» PROBLEM DETAILS
Render the entries below as a two-column CSV with the header columns "text" and "answer", one row per entry, putting each field in quotation marks and replacing any line breaks with spaces. Begin at the line that contains "How do you rank" and stop after the line that contains "2. suit lapel, located".

Spatial relationship records
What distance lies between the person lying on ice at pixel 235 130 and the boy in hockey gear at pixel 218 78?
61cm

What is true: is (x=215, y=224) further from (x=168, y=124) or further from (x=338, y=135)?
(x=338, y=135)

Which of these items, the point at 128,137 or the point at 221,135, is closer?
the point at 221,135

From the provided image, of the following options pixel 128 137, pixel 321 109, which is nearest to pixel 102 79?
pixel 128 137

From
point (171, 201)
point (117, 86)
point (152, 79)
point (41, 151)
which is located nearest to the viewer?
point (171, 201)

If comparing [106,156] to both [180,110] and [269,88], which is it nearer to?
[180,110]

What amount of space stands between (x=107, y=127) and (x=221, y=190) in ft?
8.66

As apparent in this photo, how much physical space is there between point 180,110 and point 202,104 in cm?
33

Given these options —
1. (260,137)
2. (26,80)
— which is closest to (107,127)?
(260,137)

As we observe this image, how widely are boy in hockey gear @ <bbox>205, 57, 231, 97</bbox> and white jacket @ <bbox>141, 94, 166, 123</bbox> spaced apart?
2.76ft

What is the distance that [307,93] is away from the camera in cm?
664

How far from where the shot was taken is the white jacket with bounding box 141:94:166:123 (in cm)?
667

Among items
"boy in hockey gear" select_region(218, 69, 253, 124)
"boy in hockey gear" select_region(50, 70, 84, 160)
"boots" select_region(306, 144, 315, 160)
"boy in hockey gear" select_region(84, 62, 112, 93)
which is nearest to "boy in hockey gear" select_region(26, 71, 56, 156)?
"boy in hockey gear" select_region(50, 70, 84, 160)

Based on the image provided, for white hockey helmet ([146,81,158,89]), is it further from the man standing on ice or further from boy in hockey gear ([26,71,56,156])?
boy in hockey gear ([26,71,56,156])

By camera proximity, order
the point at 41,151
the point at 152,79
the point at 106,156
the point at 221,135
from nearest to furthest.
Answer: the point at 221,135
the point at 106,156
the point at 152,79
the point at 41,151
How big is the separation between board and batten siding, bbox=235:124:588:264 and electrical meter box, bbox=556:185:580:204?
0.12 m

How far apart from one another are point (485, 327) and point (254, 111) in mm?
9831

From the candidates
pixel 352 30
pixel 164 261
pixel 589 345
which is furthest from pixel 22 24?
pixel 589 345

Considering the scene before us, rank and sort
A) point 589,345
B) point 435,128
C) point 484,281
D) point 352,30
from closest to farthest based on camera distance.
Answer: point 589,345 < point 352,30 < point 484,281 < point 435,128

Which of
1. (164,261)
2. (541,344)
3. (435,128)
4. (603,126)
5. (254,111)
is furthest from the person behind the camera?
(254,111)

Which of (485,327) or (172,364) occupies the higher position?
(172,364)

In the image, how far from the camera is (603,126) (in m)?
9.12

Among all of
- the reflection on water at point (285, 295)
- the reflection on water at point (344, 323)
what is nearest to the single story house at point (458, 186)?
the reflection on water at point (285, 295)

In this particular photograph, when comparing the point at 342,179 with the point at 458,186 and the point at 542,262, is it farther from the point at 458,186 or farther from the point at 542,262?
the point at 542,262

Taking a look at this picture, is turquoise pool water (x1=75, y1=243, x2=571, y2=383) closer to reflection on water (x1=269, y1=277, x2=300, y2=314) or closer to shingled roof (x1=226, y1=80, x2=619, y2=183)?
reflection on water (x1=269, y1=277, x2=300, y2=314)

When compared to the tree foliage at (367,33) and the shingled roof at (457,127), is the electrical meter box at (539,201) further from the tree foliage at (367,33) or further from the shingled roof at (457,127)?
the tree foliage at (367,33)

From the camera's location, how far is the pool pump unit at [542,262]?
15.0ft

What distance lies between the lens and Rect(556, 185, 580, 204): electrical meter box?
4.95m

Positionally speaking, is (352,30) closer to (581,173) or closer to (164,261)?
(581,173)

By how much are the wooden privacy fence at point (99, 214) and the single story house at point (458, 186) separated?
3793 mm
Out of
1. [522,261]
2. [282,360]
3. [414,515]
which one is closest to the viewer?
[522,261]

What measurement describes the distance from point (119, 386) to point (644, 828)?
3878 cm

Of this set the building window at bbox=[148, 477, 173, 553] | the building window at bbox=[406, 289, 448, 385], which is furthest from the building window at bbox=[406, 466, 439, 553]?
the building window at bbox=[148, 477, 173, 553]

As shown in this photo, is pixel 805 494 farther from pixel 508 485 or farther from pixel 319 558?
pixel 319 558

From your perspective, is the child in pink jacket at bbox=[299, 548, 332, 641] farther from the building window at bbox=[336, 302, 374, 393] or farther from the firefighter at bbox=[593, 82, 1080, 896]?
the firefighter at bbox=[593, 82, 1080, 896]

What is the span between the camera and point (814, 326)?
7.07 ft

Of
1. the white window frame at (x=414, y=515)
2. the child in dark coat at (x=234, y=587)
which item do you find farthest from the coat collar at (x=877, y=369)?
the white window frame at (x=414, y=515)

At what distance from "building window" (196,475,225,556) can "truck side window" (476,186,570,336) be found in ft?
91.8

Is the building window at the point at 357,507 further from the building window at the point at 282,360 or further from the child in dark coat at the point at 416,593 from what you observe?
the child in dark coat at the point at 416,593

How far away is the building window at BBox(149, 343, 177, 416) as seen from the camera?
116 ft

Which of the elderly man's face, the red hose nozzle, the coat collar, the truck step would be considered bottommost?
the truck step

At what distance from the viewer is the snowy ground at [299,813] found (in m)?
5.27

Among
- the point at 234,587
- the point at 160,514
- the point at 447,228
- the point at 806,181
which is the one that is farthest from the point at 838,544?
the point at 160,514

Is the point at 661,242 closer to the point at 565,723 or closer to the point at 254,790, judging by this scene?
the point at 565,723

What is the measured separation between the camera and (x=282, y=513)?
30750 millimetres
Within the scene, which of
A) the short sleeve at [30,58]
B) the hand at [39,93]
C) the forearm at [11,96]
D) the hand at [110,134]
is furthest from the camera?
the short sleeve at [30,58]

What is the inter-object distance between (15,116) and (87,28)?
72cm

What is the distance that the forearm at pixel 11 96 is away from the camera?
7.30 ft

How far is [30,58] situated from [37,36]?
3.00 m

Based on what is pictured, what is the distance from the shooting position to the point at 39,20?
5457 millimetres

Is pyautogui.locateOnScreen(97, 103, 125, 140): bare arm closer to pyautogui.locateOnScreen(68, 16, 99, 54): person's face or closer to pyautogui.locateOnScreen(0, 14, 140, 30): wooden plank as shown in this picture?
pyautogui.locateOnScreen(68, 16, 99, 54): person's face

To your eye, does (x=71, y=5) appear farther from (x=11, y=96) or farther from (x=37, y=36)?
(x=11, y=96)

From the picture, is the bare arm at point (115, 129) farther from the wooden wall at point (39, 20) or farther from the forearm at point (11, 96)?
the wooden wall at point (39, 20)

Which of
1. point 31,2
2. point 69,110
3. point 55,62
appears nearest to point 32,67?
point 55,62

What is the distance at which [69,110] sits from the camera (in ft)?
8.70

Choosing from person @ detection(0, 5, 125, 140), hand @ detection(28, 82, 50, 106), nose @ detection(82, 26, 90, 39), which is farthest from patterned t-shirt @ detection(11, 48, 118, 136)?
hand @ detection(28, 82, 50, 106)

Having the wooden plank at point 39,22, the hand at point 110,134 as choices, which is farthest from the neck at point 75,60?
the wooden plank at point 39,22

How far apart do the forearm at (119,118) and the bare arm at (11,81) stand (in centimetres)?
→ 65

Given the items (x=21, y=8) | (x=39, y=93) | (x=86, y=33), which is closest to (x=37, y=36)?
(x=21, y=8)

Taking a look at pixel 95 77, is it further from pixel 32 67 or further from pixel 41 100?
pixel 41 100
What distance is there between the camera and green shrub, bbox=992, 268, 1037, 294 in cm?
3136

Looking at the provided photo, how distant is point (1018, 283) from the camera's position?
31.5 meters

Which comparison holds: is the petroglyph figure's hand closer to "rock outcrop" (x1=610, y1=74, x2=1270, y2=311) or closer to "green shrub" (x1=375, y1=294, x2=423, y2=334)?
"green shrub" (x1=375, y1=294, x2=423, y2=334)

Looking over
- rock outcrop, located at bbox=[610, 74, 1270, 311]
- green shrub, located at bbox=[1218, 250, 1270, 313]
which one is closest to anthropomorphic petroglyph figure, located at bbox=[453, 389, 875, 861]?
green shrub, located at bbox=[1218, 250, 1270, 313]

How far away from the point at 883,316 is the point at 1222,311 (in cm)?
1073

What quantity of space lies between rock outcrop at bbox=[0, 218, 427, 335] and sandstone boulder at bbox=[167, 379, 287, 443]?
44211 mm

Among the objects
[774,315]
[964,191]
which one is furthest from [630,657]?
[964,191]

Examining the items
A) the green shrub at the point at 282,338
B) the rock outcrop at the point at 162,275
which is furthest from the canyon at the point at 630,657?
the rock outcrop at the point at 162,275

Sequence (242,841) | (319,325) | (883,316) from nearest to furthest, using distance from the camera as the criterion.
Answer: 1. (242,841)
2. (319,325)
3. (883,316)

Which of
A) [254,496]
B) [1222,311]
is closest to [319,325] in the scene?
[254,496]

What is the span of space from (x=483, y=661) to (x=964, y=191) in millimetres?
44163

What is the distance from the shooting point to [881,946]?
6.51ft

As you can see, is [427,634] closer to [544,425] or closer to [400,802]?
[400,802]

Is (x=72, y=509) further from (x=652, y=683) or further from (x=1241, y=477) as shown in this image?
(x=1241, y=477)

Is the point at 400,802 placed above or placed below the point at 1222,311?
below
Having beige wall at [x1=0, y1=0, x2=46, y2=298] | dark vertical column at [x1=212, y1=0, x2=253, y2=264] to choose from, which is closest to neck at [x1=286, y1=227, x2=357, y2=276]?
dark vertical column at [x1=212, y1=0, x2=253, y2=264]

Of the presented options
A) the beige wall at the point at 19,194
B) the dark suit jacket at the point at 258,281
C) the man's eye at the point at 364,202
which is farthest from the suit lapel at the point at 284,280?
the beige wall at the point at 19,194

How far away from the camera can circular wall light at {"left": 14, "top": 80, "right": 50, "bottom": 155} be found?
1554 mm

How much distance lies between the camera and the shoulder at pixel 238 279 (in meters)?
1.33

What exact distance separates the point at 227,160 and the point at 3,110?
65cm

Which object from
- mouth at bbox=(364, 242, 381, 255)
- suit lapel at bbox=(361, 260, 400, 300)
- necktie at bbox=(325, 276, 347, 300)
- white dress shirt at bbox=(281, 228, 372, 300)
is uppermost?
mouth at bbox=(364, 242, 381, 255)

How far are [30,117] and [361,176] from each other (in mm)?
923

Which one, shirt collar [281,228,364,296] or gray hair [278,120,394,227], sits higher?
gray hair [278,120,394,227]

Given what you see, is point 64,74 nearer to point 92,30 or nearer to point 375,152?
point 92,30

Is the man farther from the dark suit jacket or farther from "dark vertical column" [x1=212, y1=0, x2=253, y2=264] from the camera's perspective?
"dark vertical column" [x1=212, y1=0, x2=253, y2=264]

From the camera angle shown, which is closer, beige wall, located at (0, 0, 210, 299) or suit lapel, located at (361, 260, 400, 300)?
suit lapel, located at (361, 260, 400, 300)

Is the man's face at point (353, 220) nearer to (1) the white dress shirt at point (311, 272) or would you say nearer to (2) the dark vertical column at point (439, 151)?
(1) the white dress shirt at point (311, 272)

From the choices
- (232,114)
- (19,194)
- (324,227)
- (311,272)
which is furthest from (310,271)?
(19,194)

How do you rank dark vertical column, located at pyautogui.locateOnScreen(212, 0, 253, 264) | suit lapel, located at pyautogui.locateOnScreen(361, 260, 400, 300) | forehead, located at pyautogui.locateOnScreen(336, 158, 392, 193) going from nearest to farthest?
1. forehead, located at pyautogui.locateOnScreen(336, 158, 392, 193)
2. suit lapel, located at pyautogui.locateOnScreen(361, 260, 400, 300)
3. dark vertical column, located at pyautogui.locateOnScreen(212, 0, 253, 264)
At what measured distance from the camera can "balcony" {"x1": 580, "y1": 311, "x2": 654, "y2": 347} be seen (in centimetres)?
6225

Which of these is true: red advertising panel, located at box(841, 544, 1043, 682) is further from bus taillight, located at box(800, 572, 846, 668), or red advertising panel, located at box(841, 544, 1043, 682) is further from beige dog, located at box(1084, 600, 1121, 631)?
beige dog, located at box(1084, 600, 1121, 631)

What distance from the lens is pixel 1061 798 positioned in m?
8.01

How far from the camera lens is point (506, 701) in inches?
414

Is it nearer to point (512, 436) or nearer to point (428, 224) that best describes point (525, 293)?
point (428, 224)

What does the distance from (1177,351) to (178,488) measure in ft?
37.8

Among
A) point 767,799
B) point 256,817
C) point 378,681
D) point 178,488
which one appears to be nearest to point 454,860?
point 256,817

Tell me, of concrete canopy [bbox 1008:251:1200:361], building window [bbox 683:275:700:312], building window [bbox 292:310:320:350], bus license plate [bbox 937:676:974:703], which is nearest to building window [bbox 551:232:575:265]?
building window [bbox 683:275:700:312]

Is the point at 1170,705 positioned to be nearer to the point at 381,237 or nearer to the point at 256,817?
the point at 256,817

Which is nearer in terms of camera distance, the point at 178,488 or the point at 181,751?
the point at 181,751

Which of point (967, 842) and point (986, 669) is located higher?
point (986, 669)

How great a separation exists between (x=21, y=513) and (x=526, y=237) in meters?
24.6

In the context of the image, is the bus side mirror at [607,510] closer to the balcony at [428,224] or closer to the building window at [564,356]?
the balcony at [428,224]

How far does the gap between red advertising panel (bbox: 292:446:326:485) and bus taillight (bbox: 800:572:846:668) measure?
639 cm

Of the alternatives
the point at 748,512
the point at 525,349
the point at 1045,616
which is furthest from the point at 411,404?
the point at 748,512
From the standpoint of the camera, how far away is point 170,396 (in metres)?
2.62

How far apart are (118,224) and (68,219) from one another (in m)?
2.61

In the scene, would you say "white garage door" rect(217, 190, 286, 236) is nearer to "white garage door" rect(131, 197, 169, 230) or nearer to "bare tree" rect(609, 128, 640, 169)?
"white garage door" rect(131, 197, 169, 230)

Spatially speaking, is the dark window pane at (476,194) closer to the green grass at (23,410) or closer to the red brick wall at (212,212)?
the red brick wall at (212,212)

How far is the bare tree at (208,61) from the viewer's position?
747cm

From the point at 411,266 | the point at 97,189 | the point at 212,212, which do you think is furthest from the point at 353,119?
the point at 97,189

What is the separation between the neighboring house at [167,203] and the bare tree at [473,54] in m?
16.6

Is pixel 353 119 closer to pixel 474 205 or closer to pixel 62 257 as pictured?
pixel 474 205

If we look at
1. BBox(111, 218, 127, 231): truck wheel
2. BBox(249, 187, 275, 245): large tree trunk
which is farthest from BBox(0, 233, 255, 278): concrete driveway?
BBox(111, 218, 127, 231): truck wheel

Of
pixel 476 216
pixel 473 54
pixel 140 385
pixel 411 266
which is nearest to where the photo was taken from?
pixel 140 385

» ANSWER FOR THIS EXERCISE
text,answer
"How do you rank dark vertical column, located at pyautogui.locateOnScreen(212, 0, 253, 264) | suit lapel, located at pyautogui.locateOnScreen(361, 260, 400, 300) | forehead, located at pyautogui.locateOnScreen(336, 158, 392, 193) going from nearest to farthest?","1. forehead, located at pyautogui.locateOnScreen(336, 158, 392, 193) 2. suit lapel, located at pyautogui.locateOnScreen(361, 260, 400, 300)"